American Airlines Catalogs Plan for $1 Billion Increase in Revenues
A plan by American Airlines to increase annual revenues by $1 billion by 2017 centers largely on the ability to add large regional jets to fill a capacity gap between 50 and 140 seats more completely, according to an internal letter outlining the company’s post-bankruptcy business plan sent to all AA managers on May 7. All told, the airline has targeted an annual improvement in financial performance of $3 billion, two-thirds of which would come in the form of cost savings from restructuring debt and leases, grounding aging airplanes, improving supplier contracts, operating more efficiently and cutting employee-related costs.
Meanwhile, almost two-thirds of the $1 billion revenue increase would come from the airline’s ability to “right-gauge” its fleet, or place what it considers the right size aircraft in each market at the right time of day to maximize profitability. Such a plan would require a revision to the scope clause in the Allied Pilots Association’s labor contract, which now limits the capacity of Eagle RJs to 70 seats and the number of its Bombardier CRJ700s to 47 airplanes, while a more complicated pair of sections governs the size of its fleet of 21 Embraer ERJ 135s, 59 ERJ 140s and 118 ERJ 145s.

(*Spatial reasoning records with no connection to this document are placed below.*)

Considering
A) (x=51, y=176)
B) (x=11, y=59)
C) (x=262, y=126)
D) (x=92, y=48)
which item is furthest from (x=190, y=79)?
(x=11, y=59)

“We have very few jets between 50 and 140 seats, which limits our ability to raise unit revenues by matching supply with demand as our competitors do today,” said the letter.
“For example, in [Chicago], our competitor United flies mainline jets in the peak demand periods, and then fills in the gaps with larger RJs to better match demand. Since American has limited RJ ability, we often have to fly all mainline aircraft, which means we offer fewer flights per day, and we sometimes fly too many seats at times of day when there is not enough demand to fill them profitably .”
American said it would also realize “a large portion” of the revenue gains from new domestic code-sharing deals, which, under its current contract, it cannot now enter.
“There are cities we simply cannot effectively service because of airport constraints, or because we cannot operate the route profitably on our own,” said American. “[New York] JFK is a good example: The airport is slot-constrained, but with certain codeshares we can increase our presence in New York City and feed customers on our domestic and international flights out of JFK.”
The letter also outlined a plan to increase the airline’s international service, from 38 percent of all its flying to 44 percent by 2017, by which time it expects to “leverage” its widebody order book of up to 100 Boeing 787s and sixteen 777s.